Options for process state backup other than Postgres

Phillipp · May 6, 2019, 9:03am

Hey,

I wonder what would be some valuable options for process state backups if one does not want to add a database like Postgres to the setup.

In my particular case, I got a bunch of “tracking” processes that should survive an application restart (e.g. from deployment). Hot code reloading is not an option in our Kubernetes setup.

The state I need to backup does not contain Elixir specific data structures (e.g. atoms) so it can easily be encoded to JSON and back into lists and maps.

What I have thought of so far:

Writing JSON files (e.g. {identifier}.json) to disk and load them on startup
Writing state to Mnesia (maybe useful if we add clustering later)

Are there any other options I am not aware of? What would you guys do in my case?

tty · May 6, 2019, 9:35am

I would favor mnesia and not bother with JSON since you can stuff the entire map/struct into mnesia without worrying about marshalling.

LostKobrakai · May 6, 2019, 9:37am

If you can store stuff on the filesystem I’d rather user :erlang.term_to_binary than json.

Phillipp · May 6, 2019, 9:37am

That is also what I thought. Never worked with Mnesia. I hope I can specify a custom filesystem location for the Mnesia data so I can simply mount it to the container.
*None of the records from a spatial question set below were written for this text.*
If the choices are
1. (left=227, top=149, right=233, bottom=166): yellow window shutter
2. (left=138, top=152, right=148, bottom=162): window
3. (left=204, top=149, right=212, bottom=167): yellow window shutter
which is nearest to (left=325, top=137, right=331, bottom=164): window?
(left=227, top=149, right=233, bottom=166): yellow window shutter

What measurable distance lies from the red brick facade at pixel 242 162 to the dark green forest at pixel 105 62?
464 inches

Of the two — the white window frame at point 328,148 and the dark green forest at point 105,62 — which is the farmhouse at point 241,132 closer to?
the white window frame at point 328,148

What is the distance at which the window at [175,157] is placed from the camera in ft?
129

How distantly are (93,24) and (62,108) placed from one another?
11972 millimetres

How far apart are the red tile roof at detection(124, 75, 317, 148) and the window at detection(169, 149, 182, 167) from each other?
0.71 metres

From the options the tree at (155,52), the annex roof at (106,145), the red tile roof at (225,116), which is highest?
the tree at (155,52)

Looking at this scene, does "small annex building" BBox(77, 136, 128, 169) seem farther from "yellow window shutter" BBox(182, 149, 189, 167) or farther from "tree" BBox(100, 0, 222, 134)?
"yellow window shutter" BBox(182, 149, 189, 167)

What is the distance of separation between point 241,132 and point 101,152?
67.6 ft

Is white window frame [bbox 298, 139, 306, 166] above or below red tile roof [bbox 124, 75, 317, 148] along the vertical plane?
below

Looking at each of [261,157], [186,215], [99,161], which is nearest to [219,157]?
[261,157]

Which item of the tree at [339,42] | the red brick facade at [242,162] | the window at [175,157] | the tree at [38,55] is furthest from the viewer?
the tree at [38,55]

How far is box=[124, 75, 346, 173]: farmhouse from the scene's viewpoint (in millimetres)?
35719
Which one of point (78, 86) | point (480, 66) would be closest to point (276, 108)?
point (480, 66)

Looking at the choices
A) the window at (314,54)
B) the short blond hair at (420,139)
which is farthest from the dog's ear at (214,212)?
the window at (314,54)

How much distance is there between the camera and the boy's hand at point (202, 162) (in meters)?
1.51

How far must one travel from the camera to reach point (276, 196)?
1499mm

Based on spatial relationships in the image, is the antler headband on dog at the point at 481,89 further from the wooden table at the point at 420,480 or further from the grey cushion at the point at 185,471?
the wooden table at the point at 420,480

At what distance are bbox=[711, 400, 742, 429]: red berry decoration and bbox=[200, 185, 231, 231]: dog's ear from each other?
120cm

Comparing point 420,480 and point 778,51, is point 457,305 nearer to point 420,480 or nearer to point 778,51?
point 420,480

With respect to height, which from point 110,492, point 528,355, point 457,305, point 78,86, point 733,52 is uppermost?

Phillipp · May 6, 2019, 9:38am

Good point. I always forget about that.

Phillipp · May 6, 2019, 10:02am

I think I go for :erlang.term_to_binary in my case.

Good read:

dimitarvp · May 6, 2019, 10:31am

If you don’t need dynamic querying and joins, both mnesia and plain files are fine.

engineeringdept · May 6, 2019, 10:46am

Redis can be good for storing binary blobs for retrieval later, depending on the size.

tty · May 6, 2019, 12:15pm

You can but it is a global value i.e. every mnesia table for that node would be stored there. You can specify it in the sys.config or on the command line -mnesia dir Directory.

tty · May 6, 2019, 12:17pm

If you are using mnesia or ets or dets there is no need for term_to_binary.

al2o3cr · May 6, 2019, 12:55pm

If you’re using it as a straightforward “tracker ID -> stored state” persistent mapping, maybe DETS would be sufficient? It lacks the general transactional behaviors of Mnesia, but reads of a single key are guaranteed to not see partially-written data.

tristan · May 6, 2019, 4:03pm

Postgres is likely the best way to go and is what I have used before, https://github.com/erleans/erleans

Mnesia can be fine on a single node but, particularly if running in kubernetes, don’t expect to be able to utilize it as a distributed store.

A StatefulSet which ensures the same volume mounted for a specific nodename could be useful or storing a local copy. But far better to be able to have a stateless app deployment and use Postgres for data.

keathley · May 6, 2019, 4:56pm

This point really can’t be emphasized enough. If you’re going to use mnesia you should be aware of its use cases and its limitations. Mnesia might be fine for your use case but you should really prove that first.

I like to use jsonb columns in postgres for these sorts of things but since you specifically called that out as a non-option then I might consider something like dynamodb. Dynamo is a reasonable choice if you just want to store binary blobs somewhere. Its hard to tell from your example but if you only need to read in the files once on app start then you might be able to store the files on s3 and pull them from there when the app is booting. There’s a lot of options here. Most importantly I would highly recommend avoiding creating an ad-hoc database if you can help it.